I’ve written about this before – how some supervisors and managers didn’t have any prior experience with parts of the organization that they were now in charge of.

That’s makes it a challenge to do a good job at:
- Planning the work
- Assigning the work
- Monitoring the work
- Troubleshooting the work
So they might tend to hide behind popular quips such as “we hire smart people and don’t tell them what to do; they tell us what to do” and, IMO, other such irresponsible nonsense. And yes – there are occasions when that might be the right way to approach something. But that’s in the minority of cases I would venture.

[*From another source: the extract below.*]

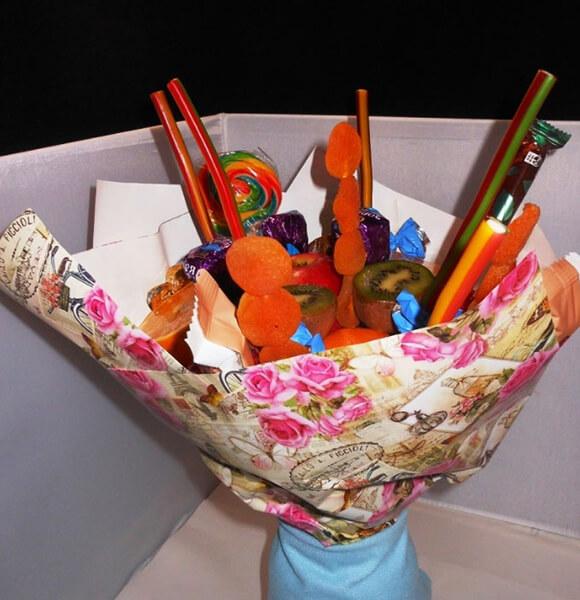 Красивый и сладкий букет из конфет на 8 марта: мастер классы с фото bukety iz konfet svoimi rukami 15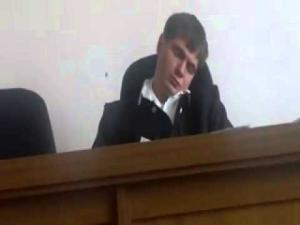 محكمة روسية تلغي حكم قاضي نام أثناء مرافعة الدفاع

I’ve been involved with almost 30 Performance Analysis efforts since 1982 targeted at Management levels where we define their responsibilities for Outputs and then determine their tasks, leading to the Enabling Knowledge & Skill requirements.
And in almost every effort I heard from supervisors and managers bold enough (confident enough now) to admit their fears at the start of their new managerial roles.

They often felt lost, trapped in a maze, and over time they demystified their maze, figured out what they knew that was true, untrue and what their knowledge gaps were, and worked to fill in those gaps. It helped when they constructed their own models, mental and physical, of the Work Processes (WorkStreams/WorkFlows) in their areas of responsibility.
Sometimes the people involved my Analysis Processes would pull out diagrams that they had made years earlier to show me how they mapped/diagramed the work of their people.
People can either figure it out on their own – or they can be given the answer – or they can be taught how to define and map their own Processes and Practices.
A Few Books
Back in 1994 my business partners (Ray Svenson & Karen Wallace) and I sat in our conference room with the Analysis Reports for just over 20 managerial analyses we had completed since 1982 – and assembled a model of Management Performance.
That model of Management Performance was used in a book we were wrapping up at the time (my and Karen’s first; Ray’s second), The Quality Roadmap.

That book is out of print – but available from time to time used.